| INSTRUCTIONS TO FOLLOW |
Pull out each line below that contains the word "counter" and copy it over without changes.

| ENTRIES SHOWN |
************

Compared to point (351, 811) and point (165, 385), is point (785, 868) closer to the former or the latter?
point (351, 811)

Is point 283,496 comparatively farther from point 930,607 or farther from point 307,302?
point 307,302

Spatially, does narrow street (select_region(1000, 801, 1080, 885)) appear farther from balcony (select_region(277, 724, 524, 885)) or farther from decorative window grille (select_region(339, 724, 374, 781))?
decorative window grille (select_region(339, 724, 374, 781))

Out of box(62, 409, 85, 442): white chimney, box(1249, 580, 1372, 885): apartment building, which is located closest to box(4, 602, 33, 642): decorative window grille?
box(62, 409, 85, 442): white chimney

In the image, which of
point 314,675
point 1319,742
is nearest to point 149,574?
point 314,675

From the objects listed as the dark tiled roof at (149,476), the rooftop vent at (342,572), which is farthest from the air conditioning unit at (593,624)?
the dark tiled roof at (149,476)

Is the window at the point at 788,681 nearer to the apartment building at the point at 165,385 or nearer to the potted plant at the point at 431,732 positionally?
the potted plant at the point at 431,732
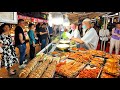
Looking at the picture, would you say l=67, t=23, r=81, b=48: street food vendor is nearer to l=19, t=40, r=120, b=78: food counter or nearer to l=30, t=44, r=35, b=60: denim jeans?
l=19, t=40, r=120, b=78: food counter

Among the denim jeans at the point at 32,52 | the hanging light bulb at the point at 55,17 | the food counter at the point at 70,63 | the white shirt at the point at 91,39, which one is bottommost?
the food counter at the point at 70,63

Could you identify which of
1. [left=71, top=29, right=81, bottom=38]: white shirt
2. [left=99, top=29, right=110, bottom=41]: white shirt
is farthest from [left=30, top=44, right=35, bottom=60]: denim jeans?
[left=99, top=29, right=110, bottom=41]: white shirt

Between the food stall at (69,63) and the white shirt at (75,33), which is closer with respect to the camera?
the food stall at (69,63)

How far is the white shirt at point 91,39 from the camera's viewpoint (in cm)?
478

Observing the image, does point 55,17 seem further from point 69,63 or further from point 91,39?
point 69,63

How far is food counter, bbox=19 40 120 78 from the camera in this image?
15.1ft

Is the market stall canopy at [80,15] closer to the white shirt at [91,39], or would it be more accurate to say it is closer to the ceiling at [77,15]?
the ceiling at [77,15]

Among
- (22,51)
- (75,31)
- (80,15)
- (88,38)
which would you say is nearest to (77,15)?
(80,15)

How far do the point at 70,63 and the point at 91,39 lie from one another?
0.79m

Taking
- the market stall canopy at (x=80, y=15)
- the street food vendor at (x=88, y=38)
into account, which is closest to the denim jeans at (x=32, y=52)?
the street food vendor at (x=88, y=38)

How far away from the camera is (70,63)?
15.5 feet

************

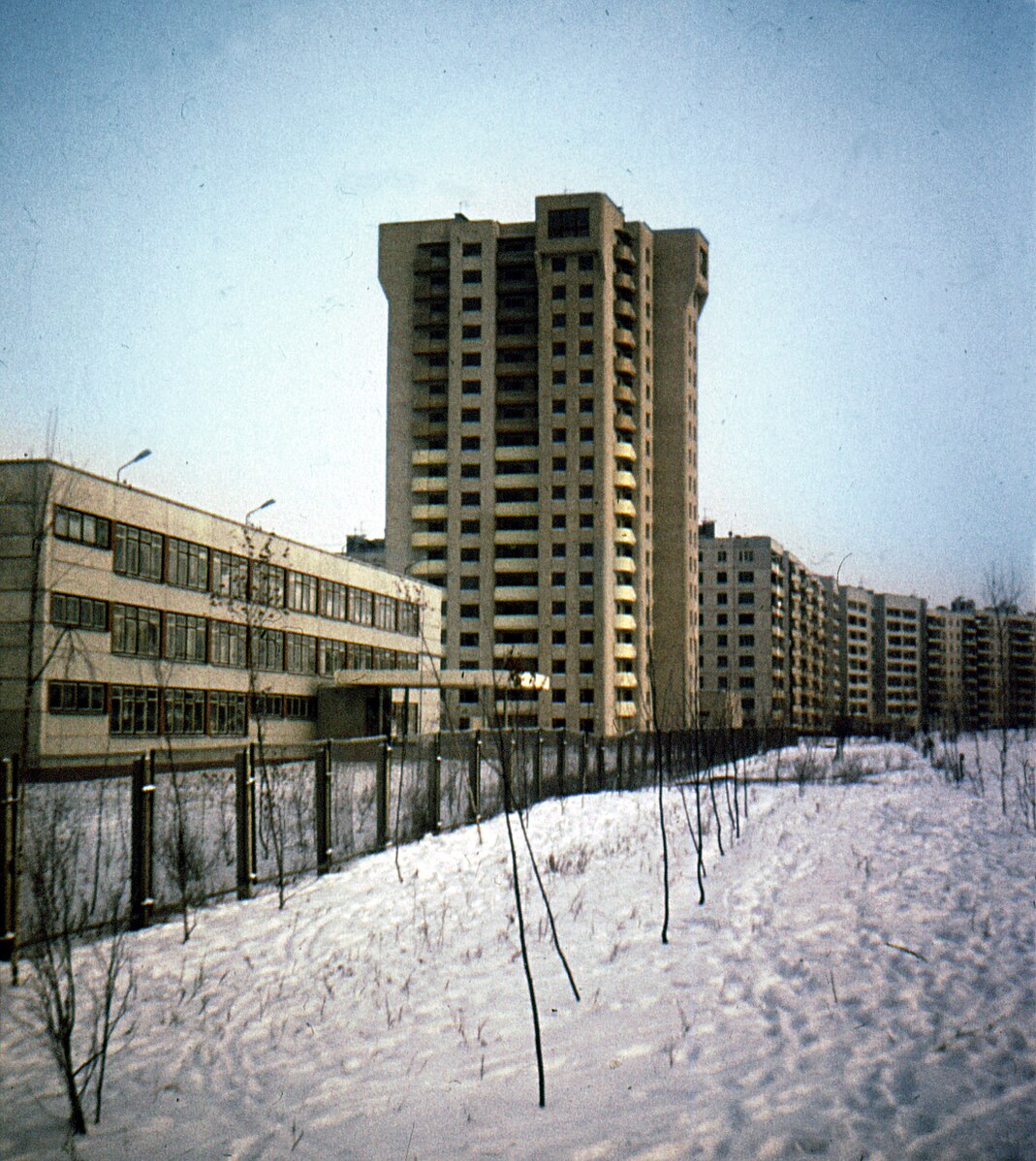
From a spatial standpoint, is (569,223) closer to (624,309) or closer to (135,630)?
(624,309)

************

| WORKED ANSWER |
Looking at the picture, would you say l=67, t=23, r=81, b=48: street food vendor is nearer to l=19, t=40, r=120, b=78: food counter or nearer to l=30, t=44, r=35, b=60: denim jeans?
l=19, t=40, r=120, b=78: food counter
Among the denim jeans at the point at 32,52 | the hanging light bulb at the point at 55,17 | the food counter at the point at 70,63 | the white shirt at the point at 91,39, which one is bottommost?
the food counter at the point at 70,63
How far is food counter, bbox=19 40 120 78 from the camera in this image?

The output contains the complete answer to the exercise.